Wayne's Github Page

A place to learn about statistics

Homework 1 - Applied Statistical Computing

In introductory statistics, a metric called the standard deviation is often used to calculate the “spread” in the data. Formally, for a collection of data points, \(y_1, \dots, y_n\), the standard deviation is defined as:

\[SD(y_1, \dots, y_n) = \sqrt{\frac{1}{n}\sum_{i=1}^{n} (y_i - \bar{Y})^2}\]

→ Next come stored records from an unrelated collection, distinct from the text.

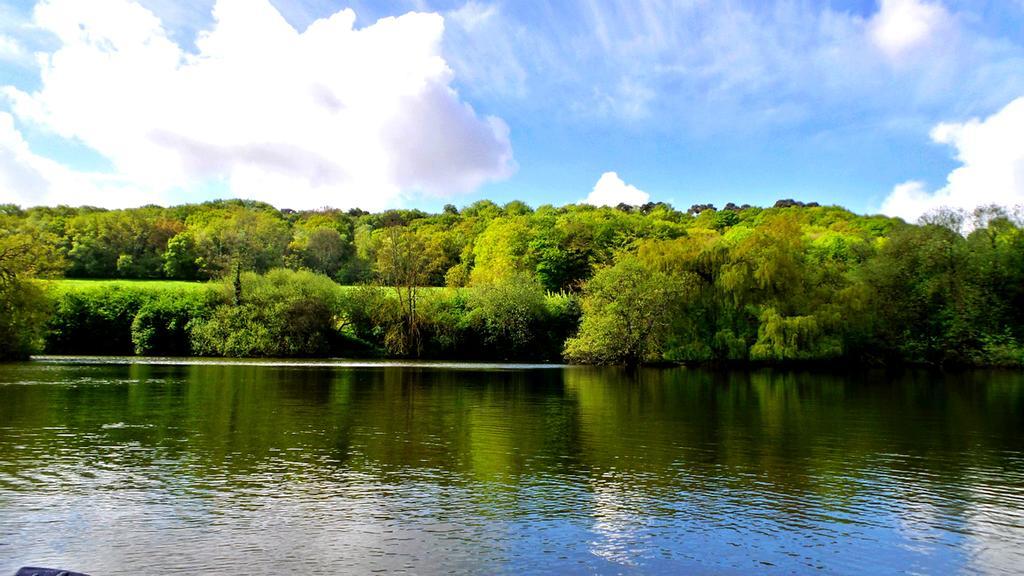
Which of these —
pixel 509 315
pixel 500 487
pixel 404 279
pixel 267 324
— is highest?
pixel 404 279

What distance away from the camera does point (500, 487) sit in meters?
14.3

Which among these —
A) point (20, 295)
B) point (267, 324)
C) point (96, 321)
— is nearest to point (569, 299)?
point (267, 324)

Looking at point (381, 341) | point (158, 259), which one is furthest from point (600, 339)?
point (158, 259)

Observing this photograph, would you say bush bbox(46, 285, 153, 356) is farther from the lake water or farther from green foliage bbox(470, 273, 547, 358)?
the lake water

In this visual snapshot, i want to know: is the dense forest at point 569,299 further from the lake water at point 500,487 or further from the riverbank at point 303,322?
the lake water at point 500,487

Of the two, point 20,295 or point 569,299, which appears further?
point 569,299

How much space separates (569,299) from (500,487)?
6482 centimetres

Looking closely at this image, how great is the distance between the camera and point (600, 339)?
62938mm

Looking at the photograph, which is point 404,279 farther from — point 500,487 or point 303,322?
point 500,487

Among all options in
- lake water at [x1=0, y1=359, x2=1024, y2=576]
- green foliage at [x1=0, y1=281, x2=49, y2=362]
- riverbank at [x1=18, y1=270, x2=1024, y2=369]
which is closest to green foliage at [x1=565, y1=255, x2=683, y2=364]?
riverbank at [x1=18, y1=270, x2=1024, y2=369]

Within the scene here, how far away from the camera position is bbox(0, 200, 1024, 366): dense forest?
61.8m

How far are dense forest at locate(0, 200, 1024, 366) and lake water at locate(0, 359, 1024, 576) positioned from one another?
32842mm

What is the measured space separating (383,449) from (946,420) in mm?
20677

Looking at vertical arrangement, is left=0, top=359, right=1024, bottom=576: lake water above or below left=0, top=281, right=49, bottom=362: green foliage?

where \(\bar{Y}\) is the average of values \(\bar{Y}=\frac{1}{n}\sum_{i=1}^n y_i\).

Q0

Please create a numeric vector called die that contains each of the integer values from 1 through 6 (inclusive) in the following ways (order does not matter). Please use print(die) after each method so we can see the output.

Q1

Please calculate the standard deviation of die without using the sd() function but by correcting the following code. You should not need to add lines of code to complete this.

die <- 
n <- length(die)
die_avg <- mean(die]
sum_sq_diff <- 0
for i in die {
    diff_from_avg <- die_avg - i
    sq_diff <- diff_from_avg^2
    sum_sq_diff <- sq_diff
}
theoretical_sd <- sqrt(sum_sq_diff)
print(theoretical_sd)

Q2

Please apply the sd() function on die from Q1 and use this information to verify if the sd() function is calculating the same standard deviation as we have defined above?

Q3

What happens when you forget to the closing parentases when calling a functionin the R console (i.e. the console section in Rstudio)? E.g. c(1, 2, 3 Please use words to describe the behavior (notice the symbol change in the prompt).

Q4

In class, we’ve shown that the sample average follows the law of large numbers, please verify if sd() seems to follow the law of large numbers using our dice roll example, i.e. does applying sd() on a larger samples of dice rolls converge towards the theoretical standard deviation of a die, Yes/No and please describe the output you see from your code that supports your answer?

Important: this is NOT a proof of any kind!

Side comment: in your introductory statistics course, you will learn that the statistic used based on the sample to “estimate” the population statistic is often slightly different.

Q5

The documentation on prob within ?sample is not entirely obvious. Please use a for-loop to simulate larger and larger sample sizes from the following piece of code: sample(c(1, 0), n, replace=TRUE, prob=c(3, 1))

then analyze the output to answer what does prob do? Please write the code and explain your answer. You should decide what sample sizes are reasonable.